GIVEN PROBLEM - Copy out everything in the material below, from the line containing "Is pixel 550" down to its end, keeping every word and character unchanged.

(Spatial question material)
------

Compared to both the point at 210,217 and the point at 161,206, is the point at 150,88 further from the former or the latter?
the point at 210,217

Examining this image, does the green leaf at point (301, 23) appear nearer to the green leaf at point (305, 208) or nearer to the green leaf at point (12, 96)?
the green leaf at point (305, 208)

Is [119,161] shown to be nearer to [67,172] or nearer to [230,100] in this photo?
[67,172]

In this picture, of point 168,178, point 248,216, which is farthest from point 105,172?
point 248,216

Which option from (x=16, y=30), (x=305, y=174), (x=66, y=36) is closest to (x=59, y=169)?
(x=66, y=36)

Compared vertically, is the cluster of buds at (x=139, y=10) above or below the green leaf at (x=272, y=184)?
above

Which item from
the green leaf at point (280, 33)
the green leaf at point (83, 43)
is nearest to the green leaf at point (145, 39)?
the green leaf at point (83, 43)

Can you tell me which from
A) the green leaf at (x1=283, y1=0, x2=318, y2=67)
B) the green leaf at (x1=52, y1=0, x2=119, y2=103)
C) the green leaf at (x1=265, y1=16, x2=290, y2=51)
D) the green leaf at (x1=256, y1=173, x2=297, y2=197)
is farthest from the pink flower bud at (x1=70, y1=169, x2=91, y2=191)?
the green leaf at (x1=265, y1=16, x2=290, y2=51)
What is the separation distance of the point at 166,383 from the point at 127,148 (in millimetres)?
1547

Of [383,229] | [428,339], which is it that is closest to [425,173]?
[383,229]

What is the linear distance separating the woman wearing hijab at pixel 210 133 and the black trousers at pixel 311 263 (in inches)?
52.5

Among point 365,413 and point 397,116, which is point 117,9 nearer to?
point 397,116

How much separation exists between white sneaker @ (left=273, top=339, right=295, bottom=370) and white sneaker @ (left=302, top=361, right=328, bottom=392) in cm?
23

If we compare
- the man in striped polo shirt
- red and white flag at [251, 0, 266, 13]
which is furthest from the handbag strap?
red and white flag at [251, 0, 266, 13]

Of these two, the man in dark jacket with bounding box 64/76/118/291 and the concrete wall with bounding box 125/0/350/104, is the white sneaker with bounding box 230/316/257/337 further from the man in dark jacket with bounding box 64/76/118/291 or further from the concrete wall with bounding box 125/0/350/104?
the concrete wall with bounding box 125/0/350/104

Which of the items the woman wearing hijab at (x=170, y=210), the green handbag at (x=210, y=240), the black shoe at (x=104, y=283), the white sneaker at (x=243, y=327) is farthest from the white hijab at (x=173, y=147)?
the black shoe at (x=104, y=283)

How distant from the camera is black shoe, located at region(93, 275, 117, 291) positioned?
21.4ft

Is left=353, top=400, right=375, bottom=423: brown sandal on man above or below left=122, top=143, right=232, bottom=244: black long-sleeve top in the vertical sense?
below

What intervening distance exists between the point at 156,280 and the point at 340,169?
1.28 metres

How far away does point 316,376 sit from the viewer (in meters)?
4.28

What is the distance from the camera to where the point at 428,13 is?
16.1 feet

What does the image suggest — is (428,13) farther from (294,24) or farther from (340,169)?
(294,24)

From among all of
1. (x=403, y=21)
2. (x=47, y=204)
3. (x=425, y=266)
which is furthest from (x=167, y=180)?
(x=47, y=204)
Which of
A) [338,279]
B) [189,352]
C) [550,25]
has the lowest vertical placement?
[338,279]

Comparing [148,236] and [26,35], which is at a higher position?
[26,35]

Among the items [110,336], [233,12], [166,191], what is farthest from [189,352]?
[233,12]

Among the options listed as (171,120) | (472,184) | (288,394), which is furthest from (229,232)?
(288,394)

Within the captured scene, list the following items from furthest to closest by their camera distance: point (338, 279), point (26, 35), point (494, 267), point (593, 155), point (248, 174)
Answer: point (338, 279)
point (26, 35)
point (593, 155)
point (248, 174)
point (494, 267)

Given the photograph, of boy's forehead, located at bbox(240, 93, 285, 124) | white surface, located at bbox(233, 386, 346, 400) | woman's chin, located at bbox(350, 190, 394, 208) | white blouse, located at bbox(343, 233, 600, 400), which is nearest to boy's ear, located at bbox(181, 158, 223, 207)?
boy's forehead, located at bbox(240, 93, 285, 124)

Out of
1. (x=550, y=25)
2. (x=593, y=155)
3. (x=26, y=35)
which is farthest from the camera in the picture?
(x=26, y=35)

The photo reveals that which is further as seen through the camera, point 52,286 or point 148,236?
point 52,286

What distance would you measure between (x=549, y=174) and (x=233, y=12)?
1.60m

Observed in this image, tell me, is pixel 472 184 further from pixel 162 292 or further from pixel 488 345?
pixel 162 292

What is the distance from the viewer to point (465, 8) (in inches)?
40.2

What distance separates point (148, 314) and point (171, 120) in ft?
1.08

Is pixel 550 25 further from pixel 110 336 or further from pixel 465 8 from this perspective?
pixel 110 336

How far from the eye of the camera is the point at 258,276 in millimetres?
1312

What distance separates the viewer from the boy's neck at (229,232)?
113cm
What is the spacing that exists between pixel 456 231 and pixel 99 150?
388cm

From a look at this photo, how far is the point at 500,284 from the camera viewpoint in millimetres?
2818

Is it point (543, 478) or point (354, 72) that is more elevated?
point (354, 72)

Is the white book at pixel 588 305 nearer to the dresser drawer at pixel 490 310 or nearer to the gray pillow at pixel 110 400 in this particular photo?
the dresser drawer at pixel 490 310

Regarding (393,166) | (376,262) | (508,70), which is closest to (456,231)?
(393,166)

------

OUTPUT BELOW -
Is pixel 550 25 further from pixel 110 336 or further from pixel 465 8 from this perspective?
pixel 110 336

How far from the eye of the camera is the point at 258,276 in millimetres?
1312

What distance separates the viewer from the boy's neck at (229,232)?
113cm
What is the spacing that exists between pixel 456 231 and pixel 99 150?
388cm

From a look at this photo, how far is the point at 500,284 from the camera viewpoint in millimetres?
2818

Is it point (543, 478) or point (354, 72) that is more elevated?
point (354, 72)

Is the white book at pixel 588 305 nearer to the dresser drawer at pixel 490 310 or nearer to the gray pillow at pixel 110 400 in this particular photo?
the dresser drawer at pixel 490 310

Regarding (393,166) | (376,262) | (508,70), which is closest to (456,231)?
(393,166)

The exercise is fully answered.